» Passage to read
/---
# In how many ways can squares overlap?

Have you ever wondered in how many ways we can overlap 2 squares? Probably not, this is not the kind of questions we ask ourselves when shaving in the morning.

Initially I was looking for a problem where I can use my computer to do a bit of experimental mathematics. As I’m not a mathematician, I found this problem interesting because it didn’t seem to require advanced knowledge in mathematics (at least no more than a bit of analytic geometry).

Surprisingly, after many searches on Google I found nothing on this subject except a similar problem for circles on the Numberphile YouTube channel. Assuming I was walking on an unexplored territory, I decided to try to answer this question for 2 squares, 3 squares and so one… exciting !

First I had to define some reasonable rules of construction:

• 2 arrangements of n squares are considered the same if one can be continuously changed to the other without any vertex passing through an edge.
• The squares can be rescaled, rotated or translated but they must keep their square shape and be contained in a finite space, they cannot be reduced to a point.
• A vertex cannot be superimposed with an edge or with another vertex.
• Turning the whole configuration over is allowed (mirror image) and will not create a new arrangement.
\---
» Instructions
A - In the passage on overlapping squares, where did the author find a similar problem involving circles?
B - Using the passage on overlapping squares, say whether each statement agrees with it: (i) A mirror image of a configuration counts as a new arrangement. (ii) The squares may be rescaled. (iii) A vertex may be superimposed with another vertex.

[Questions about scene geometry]
/---
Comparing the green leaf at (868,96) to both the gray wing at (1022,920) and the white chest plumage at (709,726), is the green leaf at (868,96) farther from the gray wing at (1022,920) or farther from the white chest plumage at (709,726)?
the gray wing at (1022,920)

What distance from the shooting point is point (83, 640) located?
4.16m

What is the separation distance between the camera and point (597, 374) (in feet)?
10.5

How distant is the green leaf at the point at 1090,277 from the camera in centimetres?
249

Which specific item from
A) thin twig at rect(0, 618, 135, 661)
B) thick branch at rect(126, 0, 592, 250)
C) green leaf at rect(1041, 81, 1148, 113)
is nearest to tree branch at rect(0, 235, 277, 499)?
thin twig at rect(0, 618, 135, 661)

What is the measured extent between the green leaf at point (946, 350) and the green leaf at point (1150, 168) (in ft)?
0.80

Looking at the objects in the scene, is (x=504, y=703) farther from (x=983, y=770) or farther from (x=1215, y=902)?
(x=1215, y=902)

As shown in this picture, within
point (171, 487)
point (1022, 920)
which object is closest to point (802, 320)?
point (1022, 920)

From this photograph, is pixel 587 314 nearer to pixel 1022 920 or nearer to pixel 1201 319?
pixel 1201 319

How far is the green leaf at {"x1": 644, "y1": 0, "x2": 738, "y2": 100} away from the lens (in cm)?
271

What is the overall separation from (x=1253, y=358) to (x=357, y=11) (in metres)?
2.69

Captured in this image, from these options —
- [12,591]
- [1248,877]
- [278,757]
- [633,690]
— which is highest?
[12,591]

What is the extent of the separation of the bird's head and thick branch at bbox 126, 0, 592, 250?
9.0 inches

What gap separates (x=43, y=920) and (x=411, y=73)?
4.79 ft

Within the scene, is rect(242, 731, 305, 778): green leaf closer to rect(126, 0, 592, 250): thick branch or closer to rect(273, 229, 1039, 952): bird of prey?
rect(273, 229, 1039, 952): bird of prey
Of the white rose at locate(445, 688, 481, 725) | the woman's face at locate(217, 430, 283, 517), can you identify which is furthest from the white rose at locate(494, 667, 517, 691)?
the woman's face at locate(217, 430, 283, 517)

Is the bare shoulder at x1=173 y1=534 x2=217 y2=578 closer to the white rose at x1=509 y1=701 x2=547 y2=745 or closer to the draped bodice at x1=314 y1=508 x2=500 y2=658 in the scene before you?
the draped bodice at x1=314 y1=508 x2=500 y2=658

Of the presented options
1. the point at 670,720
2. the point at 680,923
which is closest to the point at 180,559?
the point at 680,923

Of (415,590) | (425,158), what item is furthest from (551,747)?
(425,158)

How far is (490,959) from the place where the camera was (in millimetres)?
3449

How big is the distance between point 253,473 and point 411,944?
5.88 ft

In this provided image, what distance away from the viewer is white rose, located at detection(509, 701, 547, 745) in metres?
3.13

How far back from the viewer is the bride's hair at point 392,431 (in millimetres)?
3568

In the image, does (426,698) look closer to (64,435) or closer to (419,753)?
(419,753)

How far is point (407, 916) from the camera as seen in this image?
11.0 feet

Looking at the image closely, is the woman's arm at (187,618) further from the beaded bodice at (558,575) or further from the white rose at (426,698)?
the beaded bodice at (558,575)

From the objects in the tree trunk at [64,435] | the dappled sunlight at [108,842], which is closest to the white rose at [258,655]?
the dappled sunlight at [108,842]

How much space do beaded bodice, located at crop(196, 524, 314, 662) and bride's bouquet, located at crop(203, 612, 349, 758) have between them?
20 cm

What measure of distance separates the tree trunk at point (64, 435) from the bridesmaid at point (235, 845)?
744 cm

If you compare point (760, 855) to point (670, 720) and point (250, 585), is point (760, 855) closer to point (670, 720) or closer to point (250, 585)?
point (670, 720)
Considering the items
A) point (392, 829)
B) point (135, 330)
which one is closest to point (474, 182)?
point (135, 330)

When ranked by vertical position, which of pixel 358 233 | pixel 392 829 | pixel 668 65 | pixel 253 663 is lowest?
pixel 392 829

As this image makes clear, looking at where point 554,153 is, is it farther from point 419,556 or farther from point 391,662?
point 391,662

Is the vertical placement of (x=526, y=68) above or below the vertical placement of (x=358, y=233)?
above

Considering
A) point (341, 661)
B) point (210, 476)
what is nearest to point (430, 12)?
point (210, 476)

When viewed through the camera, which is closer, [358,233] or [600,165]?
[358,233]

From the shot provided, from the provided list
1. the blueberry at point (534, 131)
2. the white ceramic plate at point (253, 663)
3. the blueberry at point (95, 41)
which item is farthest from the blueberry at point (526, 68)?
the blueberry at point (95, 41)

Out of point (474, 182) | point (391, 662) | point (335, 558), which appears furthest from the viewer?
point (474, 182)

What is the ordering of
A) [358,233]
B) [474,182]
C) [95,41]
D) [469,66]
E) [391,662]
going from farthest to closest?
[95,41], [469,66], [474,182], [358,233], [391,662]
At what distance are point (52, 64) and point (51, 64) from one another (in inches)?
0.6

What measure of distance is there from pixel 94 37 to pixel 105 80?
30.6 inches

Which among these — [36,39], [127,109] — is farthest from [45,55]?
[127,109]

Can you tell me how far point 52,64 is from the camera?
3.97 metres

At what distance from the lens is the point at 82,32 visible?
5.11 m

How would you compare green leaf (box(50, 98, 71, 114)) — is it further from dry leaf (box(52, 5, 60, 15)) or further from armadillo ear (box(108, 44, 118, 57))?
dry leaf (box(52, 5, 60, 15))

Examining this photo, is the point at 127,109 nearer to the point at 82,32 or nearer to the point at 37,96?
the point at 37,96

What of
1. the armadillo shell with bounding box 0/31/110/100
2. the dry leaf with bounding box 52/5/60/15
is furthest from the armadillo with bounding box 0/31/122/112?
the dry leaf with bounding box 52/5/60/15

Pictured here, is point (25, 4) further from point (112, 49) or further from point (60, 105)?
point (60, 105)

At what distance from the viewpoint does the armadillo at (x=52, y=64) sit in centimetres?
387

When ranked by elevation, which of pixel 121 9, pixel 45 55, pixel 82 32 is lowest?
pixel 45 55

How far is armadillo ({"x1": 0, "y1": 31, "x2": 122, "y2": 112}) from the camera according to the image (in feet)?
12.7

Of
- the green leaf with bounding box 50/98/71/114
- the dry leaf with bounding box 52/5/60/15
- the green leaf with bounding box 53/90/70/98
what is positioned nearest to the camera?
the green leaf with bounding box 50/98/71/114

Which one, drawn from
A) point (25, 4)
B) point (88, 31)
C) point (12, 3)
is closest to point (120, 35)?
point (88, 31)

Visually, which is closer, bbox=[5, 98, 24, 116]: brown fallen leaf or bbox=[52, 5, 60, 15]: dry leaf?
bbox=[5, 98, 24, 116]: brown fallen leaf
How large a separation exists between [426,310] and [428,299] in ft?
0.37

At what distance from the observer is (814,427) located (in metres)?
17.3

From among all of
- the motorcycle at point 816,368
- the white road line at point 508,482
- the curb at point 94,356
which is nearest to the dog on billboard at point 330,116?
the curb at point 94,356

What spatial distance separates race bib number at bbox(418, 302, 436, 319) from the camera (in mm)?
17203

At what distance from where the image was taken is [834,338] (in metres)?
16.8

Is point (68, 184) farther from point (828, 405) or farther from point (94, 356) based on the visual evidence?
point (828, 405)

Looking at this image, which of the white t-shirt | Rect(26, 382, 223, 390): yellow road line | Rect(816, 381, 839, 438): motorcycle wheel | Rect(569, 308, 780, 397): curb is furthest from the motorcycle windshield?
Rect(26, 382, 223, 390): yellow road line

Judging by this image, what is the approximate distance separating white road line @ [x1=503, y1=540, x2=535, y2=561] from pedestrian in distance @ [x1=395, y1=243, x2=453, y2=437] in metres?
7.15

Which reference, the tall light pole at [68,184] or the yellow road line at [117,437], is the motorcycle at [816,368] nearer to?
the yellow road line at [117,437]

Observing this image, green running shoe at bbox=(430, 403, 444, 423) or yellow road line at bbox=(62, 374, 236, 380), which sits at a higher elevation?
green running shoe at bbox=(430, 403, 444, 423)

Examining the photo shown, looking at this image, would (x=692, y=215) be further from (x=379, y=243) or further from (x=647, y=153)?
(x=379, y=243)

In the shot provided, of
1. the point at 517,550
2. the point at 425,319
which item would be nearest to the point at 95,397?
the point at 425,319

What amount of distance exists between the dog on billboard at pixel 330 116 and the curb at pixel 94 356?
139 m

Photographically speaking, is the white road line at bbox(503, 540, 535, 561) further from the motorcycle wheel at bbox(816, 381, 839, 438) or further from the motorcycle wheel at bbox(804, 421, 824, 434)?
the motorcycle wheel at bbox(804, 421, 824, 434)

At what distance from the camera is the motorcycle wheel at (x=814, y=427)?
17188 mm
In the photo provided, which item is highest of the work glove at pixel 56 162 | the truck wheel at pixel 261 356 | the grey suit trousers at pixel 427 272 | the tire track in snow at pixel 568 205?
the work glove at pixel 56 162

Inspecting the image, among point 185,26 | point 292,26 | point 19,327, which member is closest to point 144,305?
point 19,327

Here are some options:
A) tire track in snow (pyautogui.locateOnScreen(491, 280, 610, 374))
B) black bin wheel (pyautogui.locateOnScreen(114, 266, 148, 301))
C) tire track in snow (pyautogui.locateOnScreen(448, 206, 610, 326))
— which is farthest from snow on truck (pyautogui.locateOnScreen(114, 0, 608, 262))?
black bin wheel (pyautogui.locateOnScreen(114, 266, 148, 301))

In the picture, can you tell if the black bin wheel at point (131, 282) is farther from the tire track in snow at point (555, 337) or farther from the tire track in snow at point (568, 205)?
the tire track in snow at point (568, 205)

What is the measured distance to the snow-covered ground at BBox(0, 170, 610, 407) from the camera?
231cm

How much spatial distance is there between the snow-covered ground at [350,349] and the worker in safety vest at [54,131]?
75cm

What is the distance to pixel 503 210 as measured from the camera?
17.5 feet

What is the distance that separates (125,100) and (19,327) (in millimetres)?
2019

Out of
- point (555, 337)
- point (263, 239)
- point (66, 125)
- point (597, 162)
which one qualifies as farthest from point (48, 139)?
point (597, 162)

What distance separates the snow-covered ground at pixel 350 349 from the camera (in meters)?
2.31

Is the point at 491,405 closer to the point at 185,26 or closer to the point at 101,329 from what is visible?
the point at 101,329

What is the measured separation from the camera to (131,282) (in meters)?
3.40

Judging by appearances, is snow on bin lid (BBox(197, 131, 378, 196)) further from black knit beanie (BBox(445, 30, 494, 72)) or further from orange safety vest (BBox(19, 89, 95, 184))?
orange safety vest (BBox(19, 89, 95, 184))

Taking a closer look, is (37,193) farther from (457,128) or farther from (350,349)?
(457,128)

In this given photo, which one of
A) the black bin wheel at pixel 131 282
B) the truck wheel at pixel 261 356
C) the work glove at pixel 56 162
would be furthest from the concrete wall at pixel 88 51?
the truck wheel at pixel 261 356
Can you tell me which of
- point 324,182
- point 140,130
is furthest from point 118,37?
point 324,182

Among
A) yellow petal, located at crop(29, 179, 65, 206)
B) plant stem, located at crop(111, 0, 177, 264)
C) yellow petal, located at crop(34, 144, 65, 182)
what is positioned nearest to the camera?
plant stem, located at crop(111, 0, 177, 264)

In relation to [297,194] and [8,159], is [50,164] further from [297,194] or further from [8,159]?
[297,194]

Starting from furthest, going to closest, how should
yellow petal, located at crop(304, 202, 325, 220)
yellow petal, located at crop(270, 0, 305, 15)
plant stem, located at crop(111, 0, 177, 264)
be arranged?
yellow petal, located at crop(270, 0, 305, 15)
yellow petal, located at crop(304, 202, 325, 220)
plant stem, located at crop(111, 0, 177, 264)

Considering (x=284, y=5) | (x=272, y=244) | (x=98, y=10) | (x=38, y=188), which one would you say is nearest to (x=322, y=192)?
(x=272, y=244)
\---
» Results for the exercise
A - On the Numberphile YouTube channel.

B -
(i) No: "Turning the whole configuration over is allowed (mirror image) and will not create a new arrangement."
(ii) Yes: "The squares can be rescaled, rotated or translated"
(iii) No: "A vertex cannot be superimposed with an edge or with another vertex."